About this task: What lines in the following entries hold the word "focus"? Copy each one.

_____

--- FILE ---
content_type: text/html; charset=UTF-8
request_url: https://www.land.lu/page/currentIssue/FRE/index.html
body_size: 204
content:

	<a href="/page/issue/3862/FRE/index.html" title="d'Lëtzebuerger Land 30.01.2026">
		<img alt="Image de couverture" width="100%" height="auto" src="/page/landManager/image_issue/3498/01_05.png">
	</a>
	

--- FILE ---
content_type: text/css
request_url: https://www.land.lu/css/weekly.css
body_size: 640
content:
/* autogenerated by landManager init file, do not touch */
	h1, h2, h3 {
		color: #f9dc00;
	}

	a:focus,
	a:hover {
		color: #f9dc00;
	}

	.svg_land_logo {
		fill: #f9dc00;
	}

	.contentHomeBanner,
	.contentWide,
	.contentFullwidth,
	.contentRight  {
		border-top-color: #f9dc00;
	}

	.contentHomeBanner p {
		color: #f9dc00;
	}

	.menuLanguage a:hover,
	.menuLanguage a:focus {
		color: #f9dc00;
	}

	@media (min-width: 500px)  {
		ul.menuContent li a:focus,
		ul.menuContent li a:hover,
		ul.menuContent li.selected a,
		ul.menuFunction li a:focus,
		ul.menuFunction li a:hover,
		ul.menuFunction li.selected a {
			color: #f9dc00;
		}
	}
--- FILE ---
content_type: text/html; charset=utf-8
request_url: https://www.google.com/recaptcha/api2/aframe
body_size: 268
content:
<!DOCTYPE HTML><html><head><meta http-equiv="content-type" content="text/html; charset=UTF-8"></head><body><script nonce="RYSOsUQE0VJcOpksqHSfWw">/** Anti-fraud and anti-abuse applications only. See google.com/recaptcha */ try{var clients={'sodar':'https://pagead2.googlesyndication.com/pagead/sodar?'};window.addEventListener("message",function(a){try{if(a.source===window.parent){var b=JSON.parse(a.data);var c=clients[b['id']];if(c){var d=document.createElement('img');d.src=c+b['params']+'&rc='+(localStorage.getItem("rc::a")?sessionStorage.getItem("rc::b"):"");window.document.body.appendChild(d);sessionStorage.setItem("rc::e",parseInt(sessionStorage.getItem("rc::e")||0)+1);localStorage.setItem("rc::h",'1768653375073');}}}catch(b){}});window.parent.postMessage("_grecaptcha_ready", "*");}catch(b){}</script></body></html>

_____

Answer section:
	a:focus,
	.menuLanguage a:focus {
		ul.menuContent li a:focus,
		ul.menuFunction li a:focus,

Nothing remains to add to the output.